Porém, se podemos falar de drogadição aqui, ela é lícita e seus riscos estão relativamente controlados. De um ponto de vista psicanalítico, estas drogas, enquanto objetos do desejo do paciente, não levanta maiores objeções, inclusive por que apresenta-se como algo mais ou menos ideal e aceito pela cultura. O discurso psiquiátrico procura livrar-se de seus estigmas, dos preconceitos ligados a idéia de loucura psiquiátrica, e representa o objeto-remédio como algo trivial e legal, defendendo o estatuto desejável das drogas médicas. É isso que captura a população norte americana e os muitos sujeitos no mundo que preferem ser atendidos psiquiatricamente. Contudo, seja no caso da drogadição ilícita ou da psiquiátrica, a relação do sujeito com a droga torna-se uma relação de dependência, tendendo à compulsividade e à cronificação. Seria interessante imaginar o que aconteceria no caso de um colapso da indústria farmacêutica nos EUA. Possivelmente um impacto psíquico muito maior do que o viveram os alemães do leste com a queda do muro de Berlim.

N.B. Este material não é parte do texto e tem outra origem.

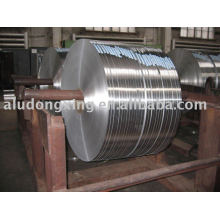 Tira de alumínio 1100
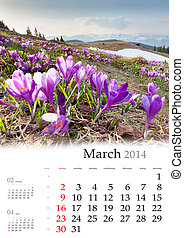 2014 Calendar. March. Colorful spring landscape in the...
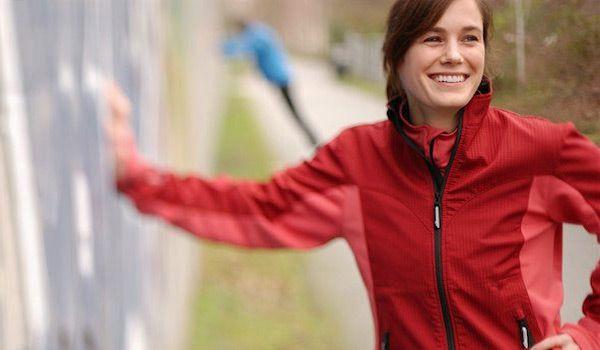 10 tips om in beweging te blijven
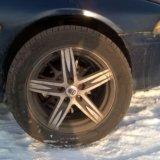Комплект колес. Фото 1.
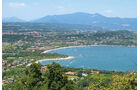 Campingplatz-Tipps: Bestenliste, Italien, Camping Fornella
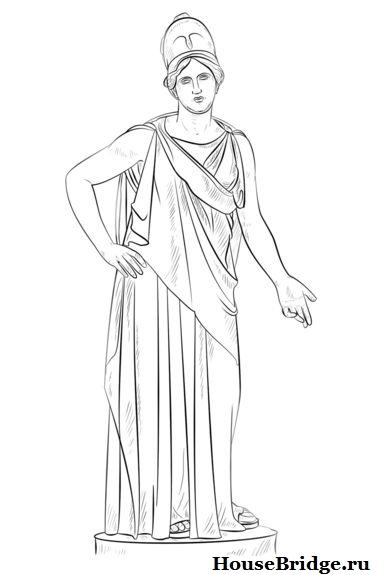 богиня картинки карандашом афина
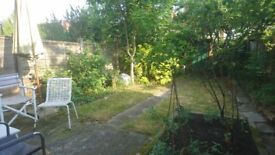 Manor House - Double room share in green lanes 470 pm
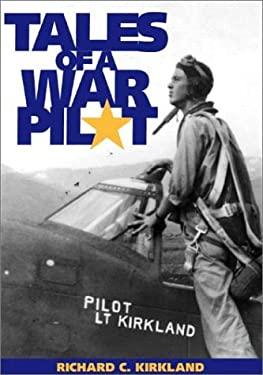 Tales of a War Pilot 9781560989783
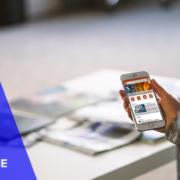 Comunicazione aziendale efficace: gli strumenti migliori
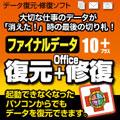 ファイナルデータ10plus 復元+Office修復
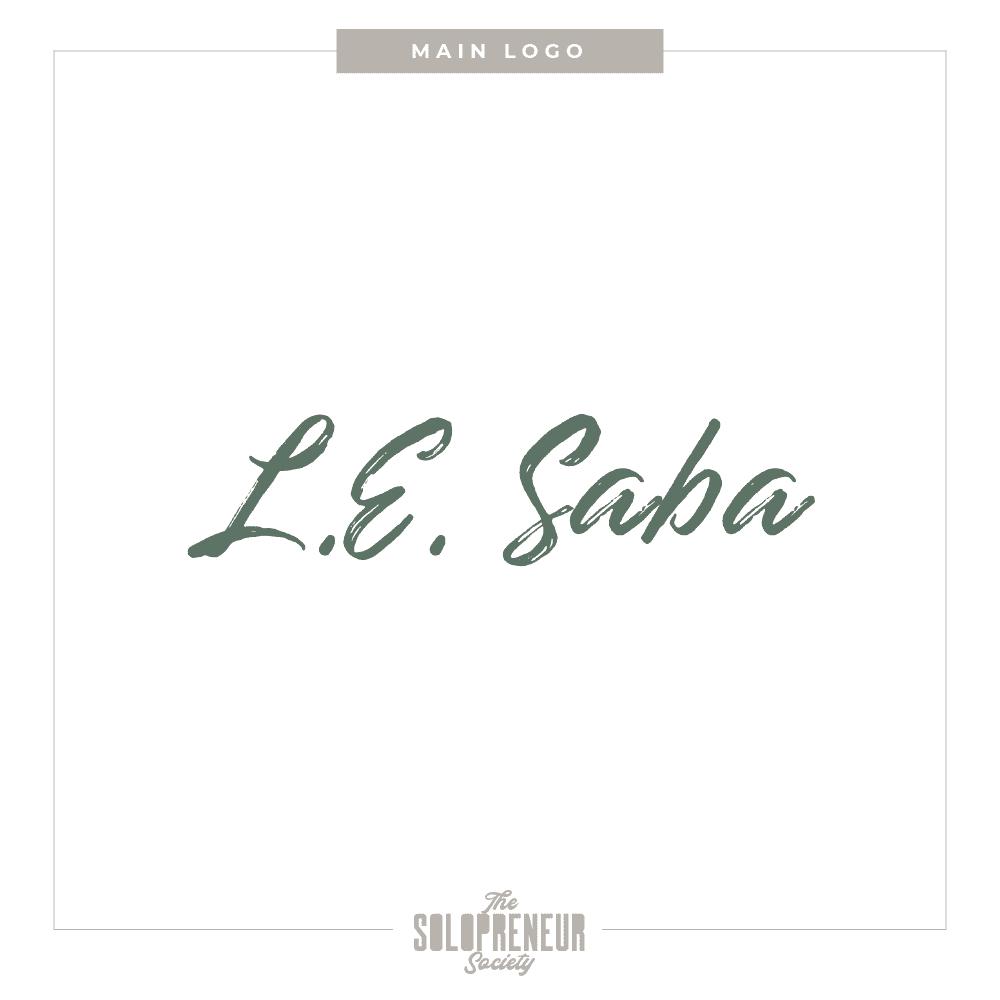 LE Saba Brand Identity Logo Design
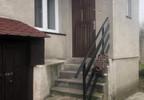 Mieszkanie na sprzedaż, Gniezno Witkowska, 79 m²   Morizon.pl   8210 nr7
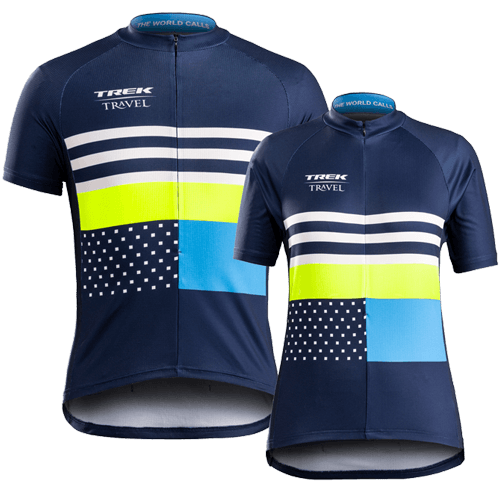 Receive a complimentary Guest Jersey on every Classic Trek Travel bike tour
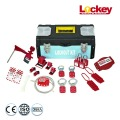 Departmental and Group Safety Lockout Tagout Kit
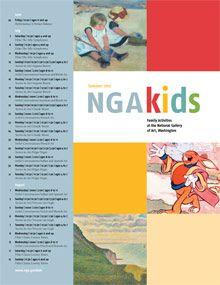 NGA interactive art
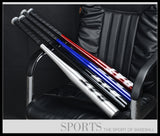 New Aluminum Alloy Baseball Bat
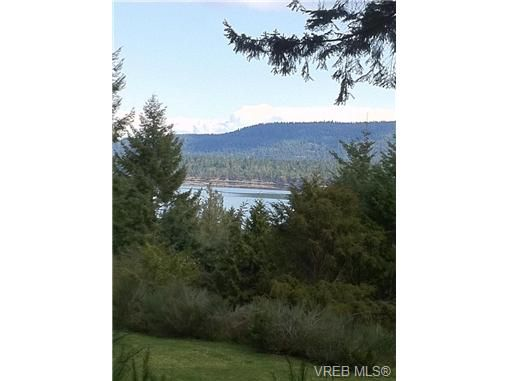 Photo 5: Photos: Lot 19 North End Rd in SALT SPRING ISLAND: GI Salt Spring Land for sale (Gulf Islands)  : MLS®# 675306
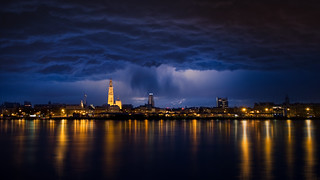 Rainy night in Antwerp | by Jochem.Herremans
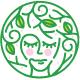 bloom nature logo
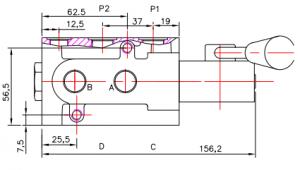 DVS6-62L-H P=315 bar, Q=50lpm Badestnost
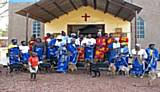 News from our link Diocese of Kagera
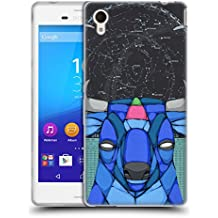 Official Ric Stultz Starbuck Animals 3 Soft Gel Case for Sony Xperia M4 Aqua
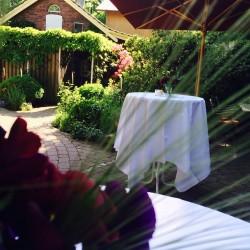 Landhaus Flottbek-Hotel Hochzeit-Hamburg-3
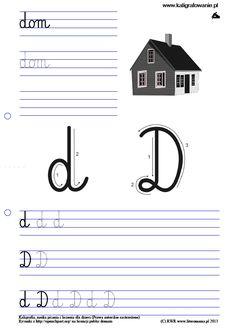 Drupal, Worksheets For Kids, Montessori, Education, Math Equations, Children, Paper, Lyrics, Writing Notebook
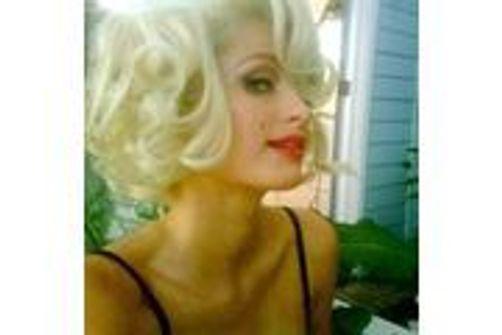 Paris Hilton Paris En S'imagine Hilton S'imagine Marilyn En KTF1cJl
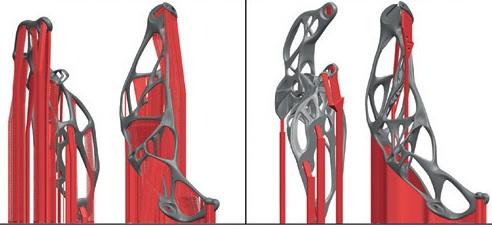 3D-печать металлом в автомобилестроении: начинать нужно с малого - 3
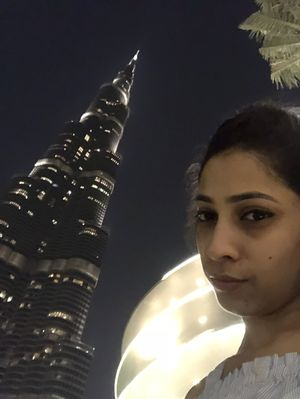 If u r standing alone then stand tall  As tall As Burj Khalifa #SelfieWithAView #TripotoCommunity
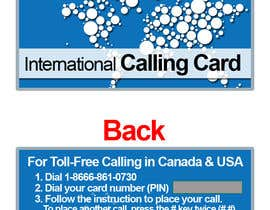 #21 for Prepaid Calling Card Design af sharpBD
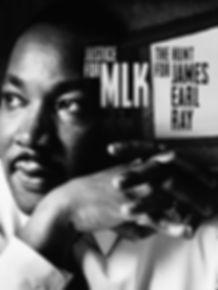 MLK3X4.jpg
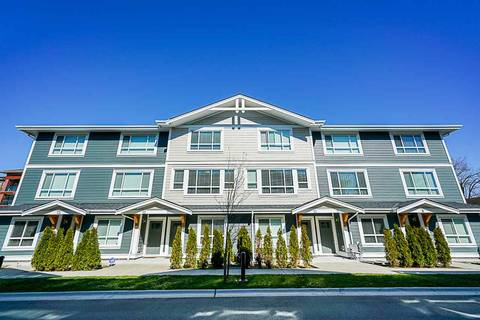 Townhouse for sale at 19753 55a Ave Unit 11 Langley British Columbia - MLS: R2350974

Mesmo se a cultura e o meio psiquiátrico hegemônico defendam uma "boa tolerância" às medicações, o psicanalista está em condições de lidar com esse fenômeno desde um ponto de vista subjetivo. Enquanto o aumento da tolerância à determinado psicotrópico caminha para a dependência e a cronificação, o analista pode trabalhar na tranferência junto com o psiquiatra, mas sobretudo, deve analisar as convicções do paciente em relação à necessidade, muitas vezes imperativa, dos medicamentos - o que pode ou não acontecer em sintonia com o psiquiatra. A droga não deveria ser necessária, mas complementar ao tratamento.

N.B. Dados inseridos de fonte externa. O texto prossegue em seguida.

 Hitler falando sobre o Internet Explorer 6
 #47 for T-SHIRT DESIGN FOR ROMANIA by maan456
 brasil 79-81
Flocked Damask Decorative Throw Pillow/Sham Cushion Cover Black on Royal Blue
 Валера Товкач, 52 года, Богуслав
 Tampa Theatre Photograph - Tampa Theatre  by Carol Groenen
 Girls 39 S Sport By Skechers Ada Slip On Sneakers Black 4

No que diz respeito ao uso de psicofármacos, é a implicação do sujeito em seus desejos de alívio e prazer ligados ao objeto-droga, e ao poder médico, que o psicanalista busca durante o tratamento. Quando o paciente não consegue suportar as angústias de viver, ele deseja uma receita que o desobrigue do enfrentamento e da dificuldade dessa conquista, como se sua condição não guardasse qualquer relação com seus desejos. É neste sentido que, ao procuráramos romper a necessidade, até biológica, do sujeito pela droga, devemos trabalhar para diminuir a tolerância ao psicotrópico e aumentar a tolerância à dor psíquica. Quando já sabemos nadar não precisamos mais de bóias, e podemos cair na água sem que o medo, a angústia ou o desespero nos leve a morrer afogados.